Labour doesn’t need a Leader; We need a plan.

Labour doesn't need a Leader We need a plan

The Labour party just suffered a major defeat and lost the leadership of Jeremy Corbyn.

All kinds of people out there are trying to cast a judgement on why this happened but we all know it comes down to being a remain party that would not honour the result of the referendum in the eyes of millions of traditional Labour voters in the North. I say that as a remainer currently forced to eat humble pie.

I’m from Carlisle and something of a traveller having lived in seven of the constituencies across this region; Copeland, Penrith, Carlisle, Newcastle, Durham, Middlesbrough and Scarborough. I have friends in every constituency labour party across the region and have volunteered in some capacity for Labour in each of them. These factors provide me with a unique advantage in judging why our core voters across this region left us.

I must admit though, I did not call it. I expected the Brexit Party to run against Boris and split the Tory vote like they did Labours resulting in another hung parliament. The only person who’s judgment was perfect on this was Labours Chairperson Ian Lavery MP who warned within the leaderships Londoncentric bubble that a remain position would lose these seats that have been taken for granted for decades.

Londoncentricity is ultimately what lost the north over the last few decades with Brexit coming along in 2019 to push them over the edge. Many analysts have explained these last few days the Labour vote has degraded almost linearly as leader after leader has taken them for granted over-ruling the local members and spring boarding in candidates with no local connection such as David Milliband and Tony Blair. After visiting Carlisle Liam Lavery (A party volunteer at the time) asked me how the city was not Labour describing it as “The most Labour city” he had ever been in.

In northern towns the idea that working class voters should have some affinity to Labour is long gone. This was obvious in 2015 when the voters told the establishment “They’re all the same”. Labours refusal to “Get Brexit Done” was the final straw and sent enough Labour voters elsewhere to give Boris the largest Tory majority since Thatcher.

Even Boris Johnson has had the humility to recognise what happened thanking northerners for “borrowing” him their vote.

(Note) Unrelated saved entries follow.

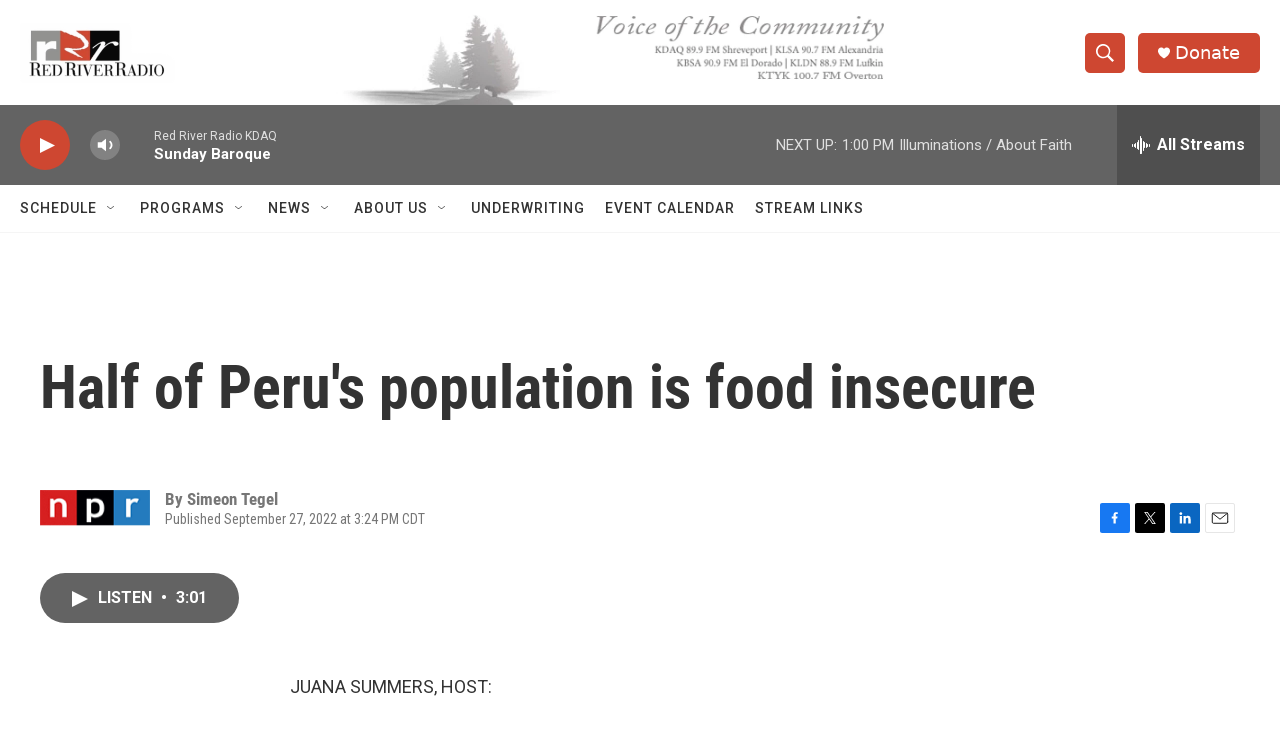

--- FILE ---
content_type: text/html; charset=utf-8
request_url: https://www.google.com/recaptcha/api2/aframe
body_size: 226
content:
<!DOCTYPE HTML><html><head><meta http-equiv="content-type" content="text/html; charset=UTF-8"></head><body><script nonce="Btq5oQyjGNMZDAN75g3kvg">/** Anti-fraud and anti-abuse applications only. See google.com/recaptcha */ try{var clients={'sodar':'https://pagead2.googlesyndication.com/pagead/sodar?'};window.addEventListener("message",function(a){try{if(a.source===window.parent){var b=JSON.parse(a.data);var c=clients[b['id']];if(c){var d=document.createElement('img');d.src=c+b['params']+'&rc='+(localStorage.getItem("rc::a")?sessionStorage.getItem("rc::b"):"");window.document.body.appendChild(d);sessionStorage.setItem("rc::e",parseInt(sessionStorage.getItem("rc::e")||0)+1);localStorage.setItem("rc::h",'1769364871994');}}}catch(b){}});window.parent.postMessage("_grecaptcha_ready", "*");}catch(b){}</script></body></html>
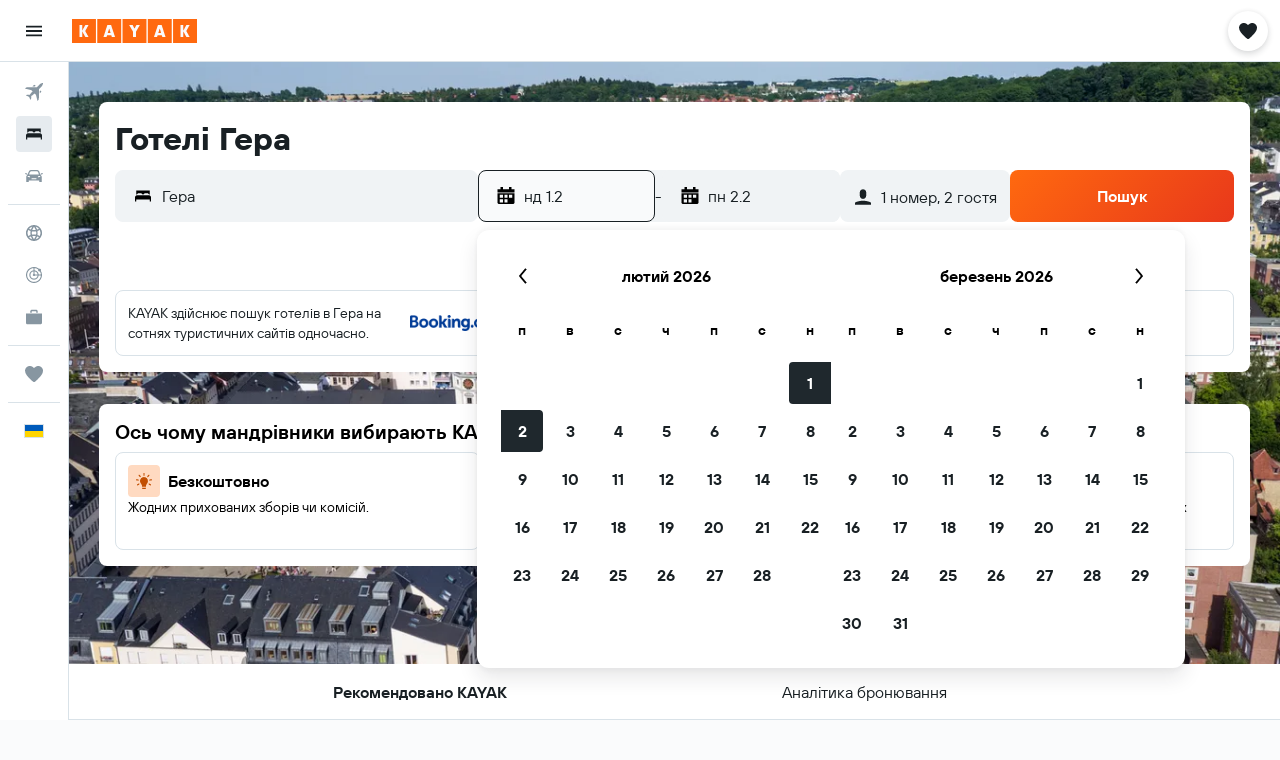

--- FILE ---
content_type: image/svg+xml
request_url: https://www.ua.kayak.com/res/images/flags-svg/ua.svg
body_size: -221
content:
<svg xmlns="http://www.w3.org/2000/svg"  viewBox="0 0 60 40"><path fill="#005BBB" d="M0 0h60v40H0V0z"/><path fill="#FFD500" d="M0 20h60v20H0V20z"/></svg>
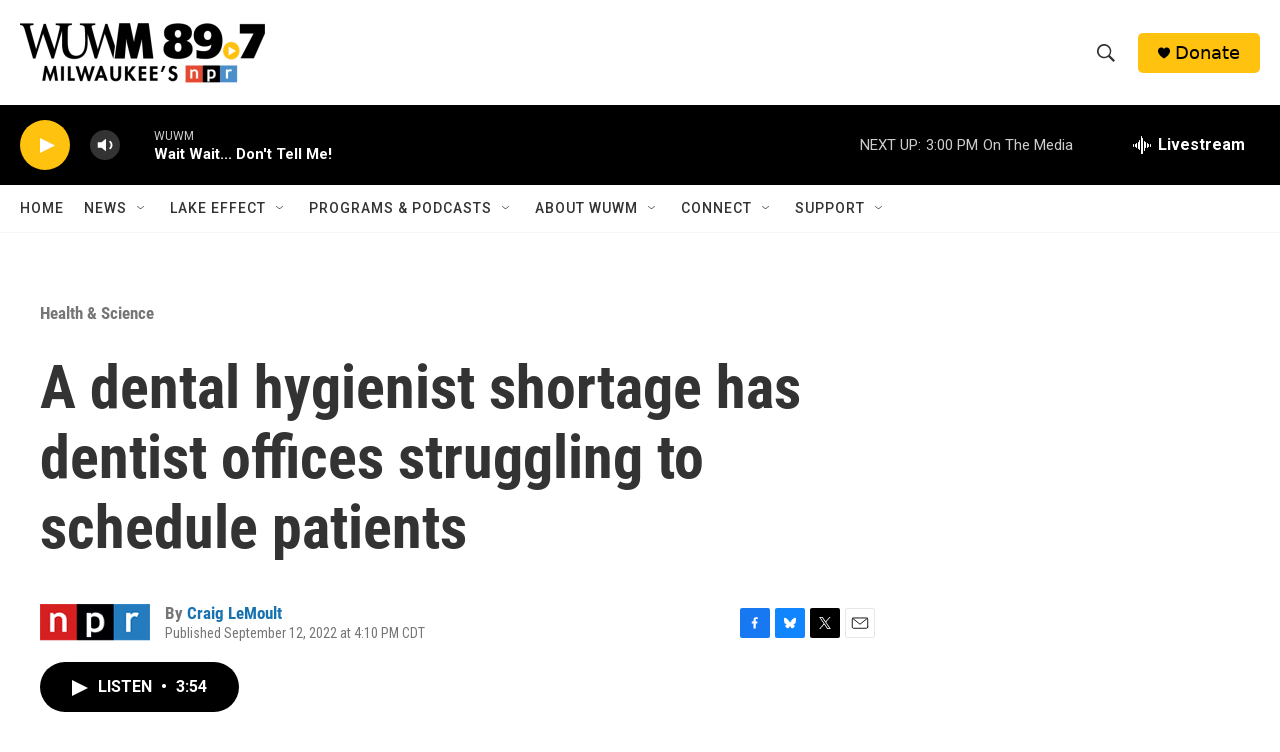

--- FILE ---
content_type: text/html; charset=utf-8
request_url: https://www.google.com/recaptcha/api2/aframe
body_size: 266
content:
<!DOCTYPE HTML><html><head><meta http-equiv="content-type" content="text/html; charset=UTF-8"></head><body><script nonce="TVlplcqcegvjOXjiLOyRsQ">/** Anti-fraud and anti-abuse applications only. See google.com/recaptcha */ try{var clients={'sodar':'https://pagead2.googlesyndication.com/pagead/sodar?'};window.addEventListener("message",function(a){try{if(a.source===window.parent){var b=JSON.parse(a.data);var c=clients[b['id']];if(c){var d=document.createElement('img');d.src=c+b['params']+'&rc='+(localStorage.getItem("rc::a")?sessionStorage.getItem("rc::b"):"");window.document.body.appendChild(d);sessionStorage.setItem("rc::e",parseInt(sessionStorage.getItem("rc::e")||0)+1);localStorage.setItem("rc::h",'1769371530963');}}}catch(b){}});window.parent.postMessage("_grecaptcha_ready", "*");}catch(b){}</script></body></html>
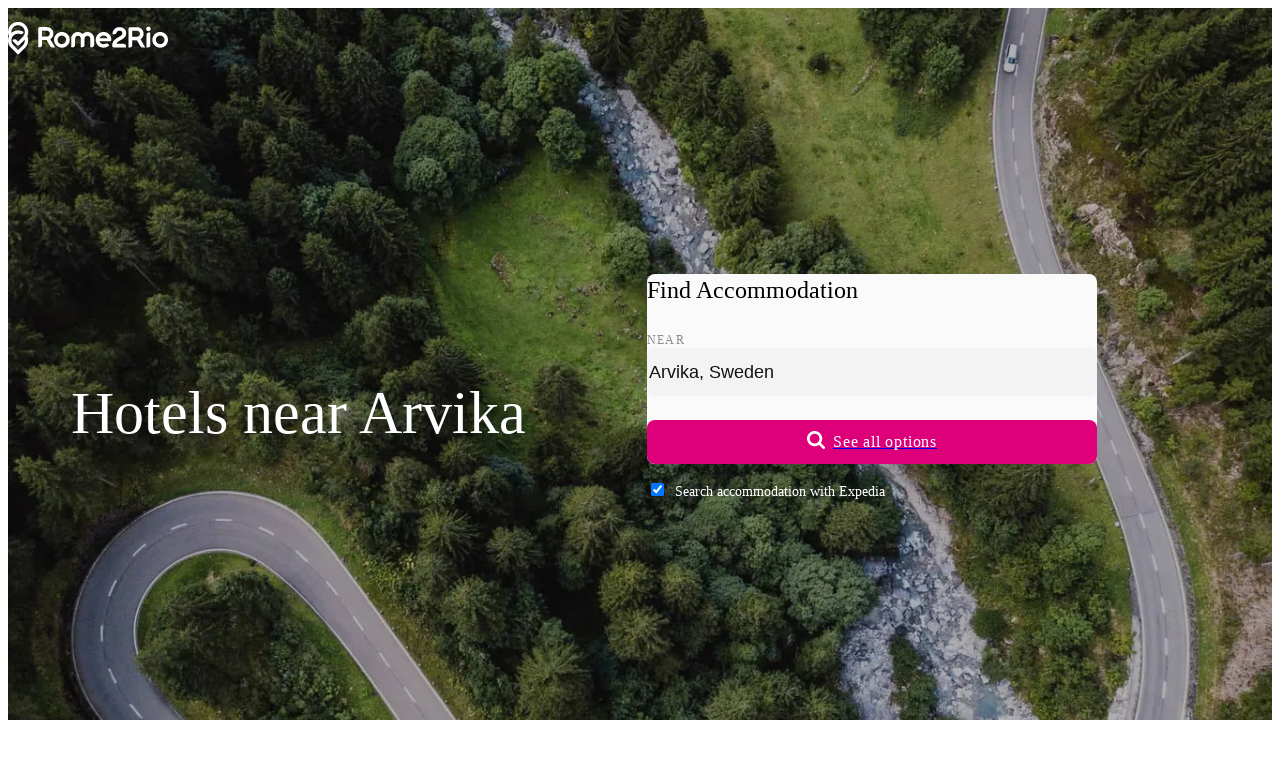

--- FILE ---
content_type: application/javascript
request_url: https://ads.travelaudience.com/uuid.ashx?callback=_callbacks_._0mknwccc1
body_size: 92
content:
_callbacks_._0mknwccc1({"UUID":"F85E2E3C-DBF8-4288-3C21-1EF96196025A","opt_out":false,"do_not_track":false,"had_cookie":false,"UUID_encoded":"-F4uPNv4Qog8IR75YZYCWg","Google_UUID":"F85E2E3CDBF842883C211EF96196025A","msg":"http: named cookie not present"}
)

--- FILE ---
content_type: application/javascript
request_url: https://ads.travelaudience.com/uuid.ashx?callback=_callbacks_._1mknwccg5
body_size: -189
content:
_callbacks_._1mknwccg5({"UUID":"F85E2E3C-DBF8-4288-3C21-1EF96196025A","opt_out":false,"do_not_track":false,"had_cookie":true,"UUID_encoded":"-F4uPNv4Qog8IR75YZYCWg","Google_UUID":"F85E2E3CDBF842883C211EF96196025A","msg":""}
)

--- FILE ---
content_type: application/javascript; charset=utf-8
request_url: https://fundingchoicesmessages.google.com/f/AGSKWxXZz6sNDYKAgPjrI5zyQpXFL-fHik7vKwMqL-lIzfbScPteUVxvUZVi23IdoTDW7c8Gj886dRW-ID1AcsPcfSAhviI9pw34trH5JTN1CRsdxo3Ymexab1Py31IPWenalYthbVYcbqKRN3B1iwznZ5wGwi1R-Yui1PKCv17w-XzUTPo-fcwISEgal9t9/_-printhousead--sponsor-ad./ads-foot./layer-ad..info/ad_
body_size: -1291
content:
window['1d88c63a-8f4d-42f2-aedc-cf3cbfd25fe4'] = true;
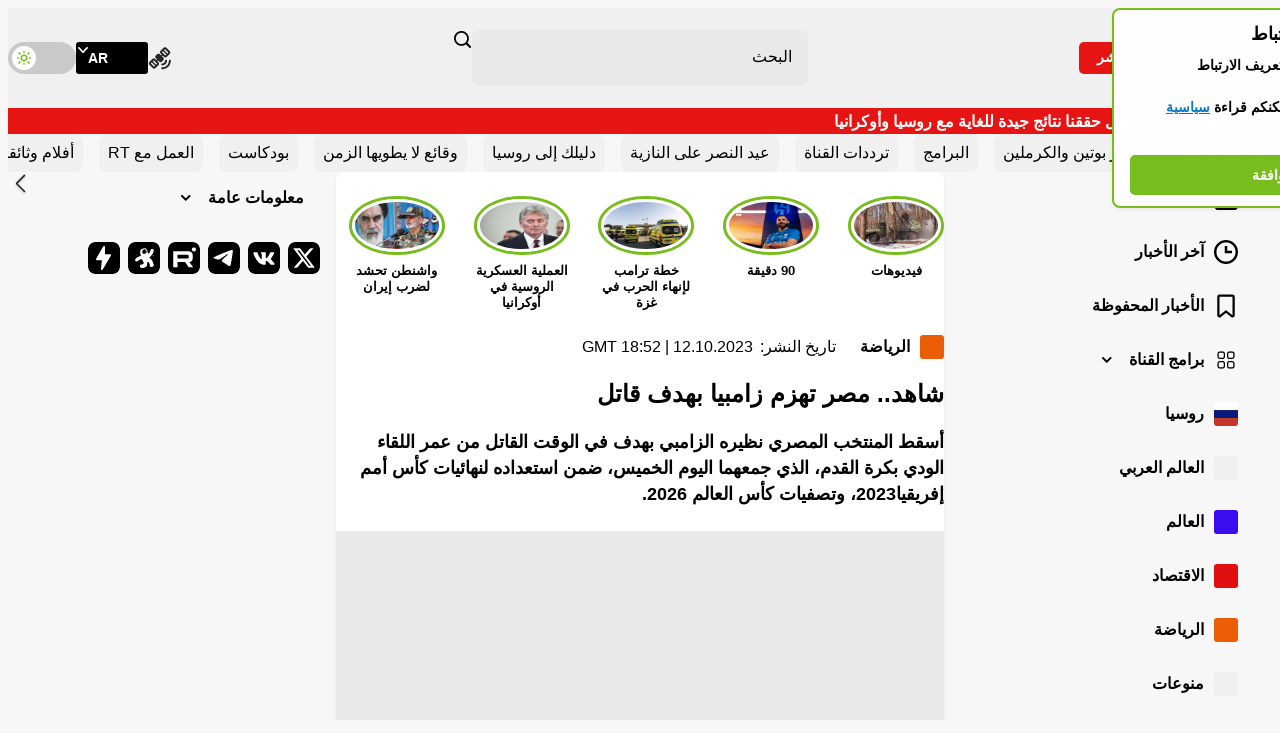

--- FILE ---
content_type: image/svg+xml
request_url: https://ar.russiatoday.com/static/projects/assets/img/logo-main.svg
body_size: -115
content:
<svg fill="none" height="56" viewBox="0 0 56 56" width="56" xmlns="http://www.w3.org/2000/svg"><g clip-rule="evenodd" fill-rule="evenodd"><path d="m0 0h56v56h-56z" fill="#77bc1f"/><g fill="#000"><path d="m32.3721 20.3301v1.9717h7.4705v14.6983h8.6868v-14.6983h7.4703v-1.9717z"/><path d="m20.9075 27.8582c.6635 0 1.2682-.2821 1.7138-.7623.4776-.5101.7694-1.2094.7694-1.9264h-.0039.0039c0-.717-.2918-1.5058-.7694-2.0165-.4456-.479-1.0503-.8514-1.7138-.8514h-3.5163v5.5566zm7.0218-7.5281c1.1876.046 2.298.4535 3.0839 1.2933.816.8844 1.3622 2.1124 1.3622 3.5464h.0066-.0066c0 1.2547-.5064 2.4435-1.3222 3.3198-.5093.5455-1.1267.9384-1.8244 1.1771l5.1548 7.3334h-9.4655l-4.592-6.9906h-2.9354v6.9906h-8.64558v-16.67z"/></g></g></svg>

--- FILE ---
content_type: application/javascript; charset=utf-8
request_url: https://arabic.rt.com/static/projects/assets/js/64.2ae4bbd2.js
body_size: 111
content:
"use strict";(self.webpackChunkrtarabic=self.webpackChunkrtarabic||[]).push([[64],{7064:function(e,t,r){var s=r(3166),i=r(7611);t.default=class{constructor(){this.rootElements=[],this.prepareSliders=this.prepareSliders.bind(this),this.init=this.init.bind(this)}prepareSliders(){this.rootElements.forEach((e=>{const t=e.querySelector(".important-sections__swiper"),r=e.querySelector(".important-sections__controls"),o=r.querySelector(".important-sections__arrow-button--next"),n=r.querySelector(".important-sections__arrow-button--prev"),l=new s.A(t,{modules:[i.U1,i.FJ],slidesPerView:"auto",loop:!1,freeMode:{enabled:!0,sticky:!0},mousewheel:{releaseOnEdges:!0,forceToAxis:!0}});o.addEventListener("click",(()=>{l.slideNext()})),n.addEventListener("click",(()=>{l.slidePrev()}))}))}init(){this.rootElements=Array.from(document.querySelectorAll(".important-sections")),0!==this.rootElements.length&&this.prepareSliders()}}}}]);

--- FILE ---
content_type: image/svg+xml
request_url: https://ar.russiatoday.com/static/projects/assets/img/icon-play.svg
body_size: -324
content:
<svg fill="none" height="80" viewBox="0 0 81 80" width="81" xmlns="http://www.w3.org/2000/svg"><path clip-rule="evenodd" d="m40.668 70c16.57 0 30-13.43 30-30s-13.43-30-30-30-30 13.43-30 30 13.43 30 30 30zm9.4086-32.1533-12.94-7.6534c-1.6667-.9866-3.7733.2167-3.7733 2.1534v15.3033c0 1.9367 2.1066 3.14 3.7733 2.1533l12.94-7.6533c1.6367-.9667 1.6367-3.3367 0-4.3033z" fill="#fff" fill-rule="evenodd" opacity=".8"/></svg>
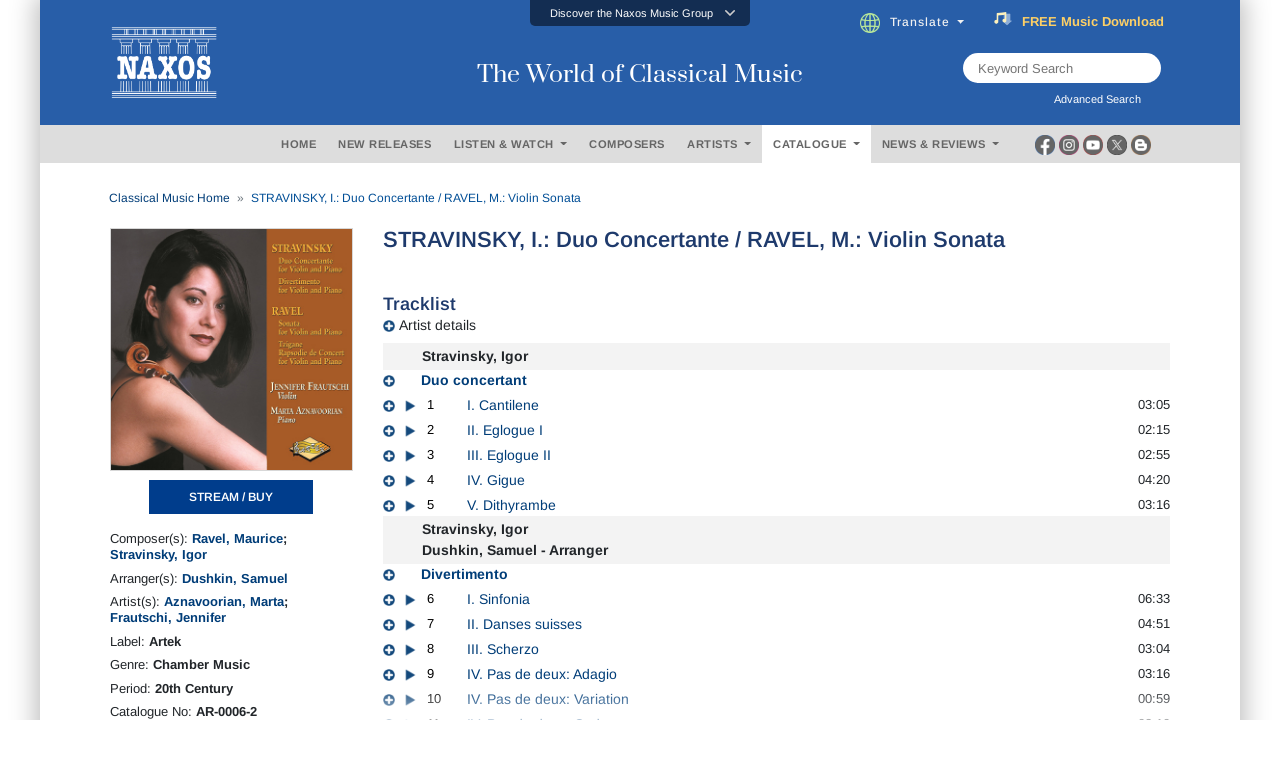

--- FILE ---
content_type: text/html; charset=utf-8
request_url: https://www.naxos.com/CatalogueDetail/GetContentAlbumOtherInfo
body_size: 528
content:
<div class="album-details">  <div class="row">    <div class="col-md-12">      <div class="flex-infos info3"><div style="font-weight:600; padding-bottom: 4px;" class="mb-1"> <a href="/MainSite/BlurbsReviews/?itemcode=AR-0006-2&catnum=AR00062&filetype=AboutThisRecording&language=English" target="_blank">About This Recording</a></div>      </div>    </div>  </div></div>

--- FILE ---
content_type: text/javascript; charset=utf-8
request_url: https://www.naxos.com/bundles/layout-accordion-v5?v=1RY5H4Y1hEImtmDqVOTHb29_4IL6nlbdDEe_DqT2pTU1
body_size: 769
content:
(function(){"use strict";var n=window.jQueryPlugin=function(n,t){return function(i){return this.length>1?(this.each(function(){var r=$(this);r.data(n)||r.data(n,t(r,i))}),this):this.length===1?(this.data(n)||this.data(n,t(this,i)),this.data(n)):void 0}}})(),function(){"use strict";function n(n){var r=n,u=n.first("[data-accordion]"),i=n.find("[data-accordion-item]"),t=n.find("[data-accordion-content]");$(i).click(function(){$(this).toggleClass("opened");$(this).find(t).slideToggle(300);$(this).siblings().find(t).slideUp(300);$(this).siblings().removeClass("opened")})}$.fn.Accordion=jQueryPlugin("Accordion",n);$("[data-accordion]").Accordion()}();$(function(){$(".nav-link").click(function(){if($(this).hasClass("active")){$("#"+this.hash.substr(1).toLowerCase()).toggleClass("active");function n(){document.getElementById("bg-overlay").style.display="none"}}});$(".aks-accordion-item").click(function(){var n=$(".aks-accordion-item").hasClass("opened");n?$("#main-content").addClass("main-content-adj40"):$("#main-content").removeClass("main-content-adj40")})})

Now the Party is scrambling around for a leader as if we are about to fight another general election forgetting we are five years away and could reasonably have two or three leaders by then. We need to calm down. We have a lot of time to get this right. Any leader selected now will ultimately be blamed for Brexit and every negative that comes with it. I can hear the critics now complaining that Rebecca Long-Bailey didn’t provide an effective opposition… Having no leader would be the best option for a while but the membership is desperate for leadership and so I propose a different approach.

The Party National Executive Committee could in theory appoint somebody to lead in the interim period whilst we decide on how to select a new leader more permanently. Whilst we lick our wounds from the general election its important that we are looking ahead to whats around the corner. In May we will have Local Elections which will be our first chance to say to those disillusioned voters that we are listening and ask them to come back. That will be only eight weeks after Jeremy Corbyn stands down and a potentially fractious leadership race ensues. If Labour looks divided entering into the Local elections it could spell disaster at the time we need results that inspire confidence. It therefore makes perfect sense to wait until after the May elections to begin a Leadership race.

But who will fill the leadership vacuum? We need some sort of leadership now and have no deputy. However, we have a Chairperson. Ian Lavery is the one MP who warned of what was happening. A Champion for the North who has appeal in every seat we need to win back. The people in these northern towns have gave us a clear message that they want to be listened to and they want to be represented by one of their own. A working-class miner, Northerner and Brexiter, with Ian at the helm we Labour can change the current trajectory. The win we are looking for is an increased vote share and Councillors in each of the northern heartland constituencies we just lost. That’s what we will point to and celebrate.

After May we will be well placed for an eight-week leadership race and will have had some time to see which of the contenders can campaign, show leadership and stick to the theme of our universally loved manifesto.

After this we ought to hold a separate eight-week deputy leadership race ending on the first day of conference. The time will have provided the membership with a chance to work out which of the candidates are best placed to work with and support the new leader learning from our mistakes in 2015.

So that’s the plan which I propose. Managed well this will give us ten months of positive press instead of falling into chaos in the new year.

We still stand on the dawn of a wonderful socialist revolution in Great Britain. It’s just going to take a little longer.